Let me explain: an antique travel trunk covered in peeling labels looking worn and scuffed around the edges isn’t just a rusty, damaged item that’s seen better days. To me it brings to mind tumultuous sea journeys, the smell of salt and gulls cawing, as well as the image of a fetching skirt suit worn to stroll a cruise ship’s upper decks. Or a stiff snakeskin purse with a long-ago tram ticket tucked inside its inner pocket – where was the woman who owned it going that day? Did she meet her lover for lunch, visit a gallery, or find herself fidgeting nervously in a job interview? This is what I mean; I love how old things give us a tantalising glimpse into other people’s lives – lives we can only dream of.

As I started to think about it more carefully, I realised I wanted to write a sweeping, romantic story that took in many generations of women and covered the significant eras of the twentieth century. I started envisaging how the collar – which is later transformed into a headpiece or a ‘coronet’, as I like to think of it – might have come into the various women’s lives.

A Francis Bacon portrait of Henrietta Moraes

A Francis Bacon portrait of Henrietta Moraes

My favourite part was researching the historical sections. I chose some of my favourite times and places, and my imagination was sparked by long-held passions and what I was seeing or reading at the time. For example, Bella – my 1950s goddess and artist’s muse – came from my love of Fellini’s 1960 film, La Dolce Vita, and the film’s star, Anita Ekberg who was famously pictured gambolling in the Trevi Fountain. Bella’s character was fleshed out for me when I saw an exhibition of Francis Bacon’s artworks. I wanted to feature an artist of some sort in the book, but when I read about Bacon’s muse, Henrietta Moraes, it got me thinking about what kind of world Bella might operate in. Henrietta worked as an artist’s model and became the inspiration for many artists of the Soho scene in the 1950s and 1960s. She was also known for her marriages, love affairs and hedonistic lifestyle, which saw her ending up in Holloway Prison after a failed burglary attempt.

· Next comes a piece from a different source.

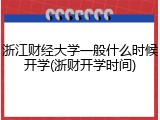 浙江财经大学一般什么时候开学(浙财开学时间)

There are other instances in the book where I wove in real-life events and embellished them to enrich the narrative. They say you should write what you love and that’s exactly what I did. I’ve visited each of the cities described – Istanbul, New York, Rome and Shanghai – and used to live in London, so there was also a huge element of nostalgia at play as I slipped into those different places in history and imagined the drama of what my characters were experiencing. Unfortunately my current home (Sydney) doesn’t get a mention, but I’m thinking of remedying that in novel two!